Tsjechovs ‘Meeuw’ in gebarentaal: ‘Mijn droom is dat doven en horenden vaker samen voorstellingen maken’

Aan de vier zijden van het toneel in de Bourlaschouwburg in Antwerpen hangen schermen waarop boventiteling te lezen is, voor het horende publiek. Op de vloer wordt in het stuk bijna uitsluitend via Vlaamse Gebarentaal gecommuniceerd. Daarmee is de voorstelling [meeuw] van Toneelhuis en Olympique Dramatique, een bewerking van De meeuw van Anton Tsjechov, een unicum voor het Vlaams repertoiretoneel.

NRC-recensent Marijn Lems, horend, bezocht de voorstelling, samen met de niet-horende theatermaker en danser Boaz Blume. Blume geeft les in de Nederlandse Gebarentaal en werkt als vertaler voor verschillende musea. Daarnaast treedt hij op als gebarendichter, en creëerde hij samen met de eveneens dove performer Brendan Lodder de voorstelling Exit Comfortzone!, waarin ze samen met een muzikant en een choreograaf een boeiende uitwisseling aangingen tussen dans, gebarentaal en muziek.

Hoe verschillen hun ervaringen? Hoe spelen de theatermakers daar op in? Ze spraken er na afloop van de voorstelling over, met een tolk.

Marijn Lems: „In [meeuw] staat een gemengde cast van dove en horende performers samen op de vloer. Als iemand die de gebarentaal niet beheerst zag ik geen verschil in taalbeheersing – maar ongetwijfeld kon jij snel zien wie de taal al machtig was en wie het pas tijdens het creatieproces heeft geleerd.”

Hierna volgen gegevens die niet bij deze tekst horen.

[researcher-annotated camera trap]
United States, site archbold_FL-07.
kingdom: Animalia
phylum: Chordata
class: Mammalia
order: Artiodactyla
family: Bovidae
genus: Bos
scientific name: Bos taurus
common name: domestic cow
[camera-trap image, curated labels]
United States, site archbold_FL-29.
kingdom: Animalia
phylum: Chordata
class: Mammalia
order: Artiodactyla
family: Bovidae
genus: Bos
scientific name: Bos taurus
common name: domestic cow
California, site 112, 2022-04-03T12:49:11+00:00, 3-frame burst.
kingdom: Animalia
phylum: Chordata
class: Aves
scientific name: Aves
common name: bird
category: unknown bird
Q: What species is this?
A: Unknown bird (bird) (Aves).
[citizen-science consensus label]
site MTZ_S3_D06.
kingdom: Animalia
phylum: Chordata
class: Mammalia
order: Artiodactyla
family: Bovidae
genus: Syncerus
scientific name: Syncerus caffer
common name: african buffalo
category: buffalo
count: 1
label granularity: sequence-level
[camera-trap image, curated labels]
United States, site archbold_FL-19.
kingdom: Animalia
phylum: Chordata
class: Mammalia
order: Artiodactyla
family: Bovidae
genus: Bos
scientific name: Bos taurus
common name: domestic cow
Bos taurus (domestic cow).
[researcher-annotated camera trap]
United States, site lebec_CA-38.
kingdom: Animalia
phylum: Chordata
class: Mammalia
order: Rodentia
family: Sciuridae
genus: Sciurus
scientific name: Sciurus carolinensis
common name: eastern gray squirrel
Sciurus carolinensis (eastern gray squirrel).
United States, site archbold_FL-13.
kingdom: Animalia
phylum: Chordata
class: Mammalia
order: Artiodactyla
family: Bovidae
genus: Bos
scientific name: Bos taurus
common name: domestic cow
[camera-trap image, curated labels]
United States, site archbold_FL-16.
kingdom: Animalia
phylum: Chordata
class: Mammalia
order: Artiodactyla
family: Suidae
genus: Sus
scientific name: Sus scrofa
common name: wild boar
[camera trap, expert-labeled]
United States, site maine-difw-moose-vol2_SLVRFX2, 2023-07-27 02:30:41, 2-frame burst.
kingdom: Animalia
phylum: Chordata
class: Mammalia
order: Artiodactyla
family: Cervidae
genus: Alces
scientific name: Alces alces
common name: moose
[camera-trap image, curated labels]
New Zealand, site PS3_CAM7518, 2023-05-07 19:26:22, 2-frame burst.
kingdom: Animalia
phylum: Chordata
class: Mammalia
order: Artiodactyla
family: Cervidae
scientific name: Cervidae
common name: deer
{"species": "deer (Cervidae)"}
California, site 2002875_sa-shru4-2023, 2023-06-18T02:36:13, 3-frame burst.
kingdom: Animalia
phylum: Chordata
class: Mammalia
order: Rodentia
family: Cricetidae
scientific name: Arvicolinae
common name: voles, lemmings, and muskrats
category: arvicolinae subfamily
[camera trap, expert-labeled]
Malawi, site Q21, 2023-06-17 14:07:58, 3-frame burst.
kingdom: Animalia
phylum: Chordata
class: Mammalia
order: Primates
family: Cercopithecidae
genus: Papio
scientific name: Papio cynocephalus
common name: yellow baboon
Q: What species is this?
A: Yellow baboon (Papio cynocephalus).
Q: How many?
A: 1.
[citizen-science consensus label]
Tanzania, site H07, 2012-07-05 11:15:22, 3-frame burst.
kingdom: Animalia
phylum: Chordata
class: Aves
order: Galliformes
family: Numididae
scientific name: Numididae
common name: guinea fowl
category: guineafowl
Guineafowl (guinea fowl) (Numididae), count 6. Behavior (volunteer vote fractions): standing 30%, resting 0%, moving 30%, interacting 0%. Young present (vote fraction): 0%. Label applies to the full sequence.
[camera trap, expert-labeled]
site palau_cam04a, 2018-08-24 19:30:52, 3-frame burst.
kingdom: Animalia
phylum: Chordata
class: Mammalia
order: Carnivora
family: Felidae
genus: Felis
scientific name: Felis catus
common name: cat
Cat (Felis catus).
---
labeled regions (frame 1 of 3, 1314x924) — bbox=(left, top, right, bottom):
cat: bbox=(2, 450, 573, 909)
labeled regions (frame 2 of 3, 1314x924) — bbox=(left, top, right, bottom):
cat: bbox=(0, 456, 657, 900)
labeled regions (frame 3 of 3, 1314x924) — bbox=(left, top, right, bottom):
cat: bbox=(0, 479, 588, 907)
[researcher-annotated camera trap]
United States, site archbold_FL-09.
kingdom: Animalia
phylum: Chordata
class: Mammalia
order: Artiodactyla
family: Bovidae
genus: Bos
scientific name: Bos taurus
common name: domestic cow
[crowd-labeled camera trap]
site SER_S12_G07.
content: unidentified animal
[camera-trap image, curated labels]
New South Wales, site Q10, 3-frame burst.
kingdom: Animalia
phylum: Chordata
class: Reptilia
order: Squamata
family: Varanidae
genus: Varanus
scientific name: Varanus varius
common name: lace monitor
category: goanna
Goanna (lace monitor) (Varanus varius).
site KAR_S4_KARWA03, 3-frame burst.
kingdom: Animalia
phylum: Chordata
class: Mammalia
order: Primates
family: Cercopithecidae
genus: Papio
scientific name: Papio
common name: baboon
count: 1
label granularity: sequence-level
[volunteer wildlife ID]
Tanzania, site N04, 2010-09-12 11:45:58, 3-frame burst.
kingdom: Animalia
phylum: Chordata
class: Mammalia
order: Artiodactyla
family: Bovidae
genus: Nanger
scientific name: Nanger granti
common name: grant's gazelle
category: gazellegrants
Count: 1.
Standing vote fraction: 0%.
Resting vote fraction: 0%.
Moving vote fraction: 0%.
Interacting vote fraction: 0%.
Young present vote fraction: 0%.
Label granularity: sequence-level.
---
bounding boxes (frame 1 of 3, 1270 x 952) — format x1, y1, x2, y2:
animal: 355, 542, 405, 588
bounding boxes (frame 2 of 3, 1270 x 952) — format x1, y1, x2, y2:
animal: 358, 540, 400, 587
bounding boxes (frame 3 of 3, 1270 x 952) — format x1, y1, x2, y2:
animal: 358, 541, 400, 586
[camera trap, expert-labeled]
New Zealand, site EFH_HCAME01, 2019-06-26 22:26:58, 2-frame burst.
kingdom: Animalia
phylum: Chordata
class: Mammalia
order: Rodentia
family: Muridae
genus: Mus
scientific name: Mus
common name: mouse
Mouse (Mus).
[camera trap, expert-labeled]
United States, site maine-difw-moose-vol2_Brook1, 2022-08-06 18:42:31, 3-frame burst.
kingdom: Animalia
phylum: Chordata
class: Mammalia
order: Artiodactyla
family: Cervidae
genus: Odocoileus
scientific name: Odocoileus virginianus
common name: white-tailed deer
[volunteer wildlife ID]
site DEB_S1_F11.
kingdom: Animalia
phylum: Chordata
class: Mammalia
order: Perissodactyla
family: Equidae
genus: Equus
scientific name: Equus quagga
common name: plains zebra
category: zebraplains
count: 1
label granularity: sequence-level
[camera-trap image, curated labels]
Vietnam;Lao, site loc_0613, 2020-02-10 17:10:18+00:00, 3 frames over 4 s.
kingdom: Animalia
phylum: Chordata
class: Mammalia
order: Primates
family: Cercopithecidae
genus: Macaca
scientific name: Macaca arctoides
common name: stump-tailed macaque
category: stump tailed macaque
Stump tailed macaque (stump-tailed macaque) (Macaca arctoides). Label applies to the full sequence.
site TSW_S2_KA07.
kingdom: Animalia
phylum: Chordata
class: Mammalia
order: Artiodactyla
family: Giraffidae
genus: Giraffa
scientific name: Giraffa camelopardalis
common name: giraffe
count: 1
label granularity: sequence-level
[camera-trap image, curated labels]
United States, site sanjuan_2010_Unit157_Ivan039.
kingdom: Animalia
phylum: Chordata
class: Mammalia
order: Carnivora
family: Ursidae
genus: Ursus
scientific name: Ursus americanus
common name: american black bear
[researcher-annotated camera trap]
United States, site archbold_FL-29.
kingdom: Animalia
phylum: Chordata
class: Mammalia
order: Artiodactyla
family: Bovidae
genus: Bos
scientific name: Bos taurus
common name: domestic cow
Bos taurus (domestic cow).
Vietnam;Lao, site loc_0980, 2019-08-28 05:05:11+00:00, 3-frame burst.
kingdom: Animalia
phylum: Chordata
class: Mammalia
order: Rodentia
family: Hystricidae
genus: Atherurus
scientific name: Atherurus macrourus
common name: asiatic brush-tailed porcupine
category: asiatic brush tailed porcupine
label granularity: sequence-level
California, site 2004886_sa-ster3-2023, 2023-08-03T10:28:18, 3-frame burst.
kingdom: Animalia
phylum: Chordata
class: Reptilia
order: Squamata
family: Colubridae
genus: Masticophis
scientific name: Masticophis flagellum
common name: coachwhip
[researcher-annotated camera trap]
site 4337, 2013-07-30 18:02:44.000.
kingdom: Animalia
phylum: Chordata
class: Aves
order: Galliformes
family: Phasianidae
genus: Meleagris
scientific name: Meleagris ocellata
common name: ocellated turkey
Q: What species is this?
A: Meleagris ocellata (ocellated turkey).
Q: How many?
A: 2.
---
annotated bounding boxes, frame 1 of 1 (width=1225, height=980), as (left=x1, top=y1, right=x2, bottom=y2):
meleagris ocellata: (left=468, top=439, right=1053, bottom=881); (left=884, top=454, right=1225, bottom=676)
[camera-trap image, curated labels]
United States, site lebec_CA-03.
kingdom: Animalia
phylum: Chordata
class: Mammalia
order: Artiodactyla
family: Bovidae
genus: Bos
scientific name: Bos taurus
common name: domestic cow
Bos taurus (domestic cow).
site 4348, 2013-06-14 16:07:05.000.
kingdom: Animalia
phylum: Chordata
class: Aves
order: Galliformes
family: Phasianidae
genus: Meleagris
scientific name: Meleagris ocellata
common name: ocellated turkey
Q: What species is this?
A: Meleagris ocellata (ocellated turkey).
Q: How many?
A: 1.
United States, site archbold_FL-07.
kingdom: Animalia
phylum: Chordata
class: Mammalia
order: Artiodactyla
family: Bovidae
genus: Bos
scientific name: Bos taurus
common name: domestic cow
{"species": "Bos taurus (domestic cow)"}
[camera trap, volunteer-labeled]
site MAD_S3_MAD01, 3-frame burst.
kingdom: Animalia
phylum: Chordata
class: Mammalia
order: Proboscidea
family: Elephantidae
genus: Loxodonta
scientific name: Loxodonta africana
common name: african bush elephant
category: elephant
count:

Boaz Blume: „Nou, ik sprak de dove performers al voor de voorstelling, dus dat hielp! Maar het is een groot compliment naar de horende acteurs dat je bijna geen verschil zag, ik begreep dat ze slechts zes maanden hebben kunnen leren en oefenen. Ik vond het zelf lastig om iets over de uitvoering te zeggen, omdat Nederlandse Gebarentaal en Vlaamse Gebarentaal behoorlijk van elkaar verschillen. Desondanks vond ik Lut Reysen, de oudste dove acteur, fenomenaal in haar gebaren: ze had een bijzonder mooie expressie en prachtig afgeronde handbewegingen.

„Ik vond het heerlijk om eens puur naar de acteurs te kunnen kijken – als ik normaal naar het theater ga kan dat alleen met boventiteling of een tolk, en moet ik mijn aandacht de hele tijd verdelen tussen de vertaling en wat er op de speelvloer gebeurt.”

ML: „Het viel me op dat de boventiteling gedurende de voorstelling van vorm veranderde. In het eerste bedrijf zijn het volledige zinnen, maar gedurende het tweede bedrijf verandert het naar steekwoorden. Daardoor vroeg ik me af: is dit een zuiverdere weergave, heeft gebarentaal zelf een grammatica met vervoegingen of gebaar je eigenlijk alleen kernwoorden?”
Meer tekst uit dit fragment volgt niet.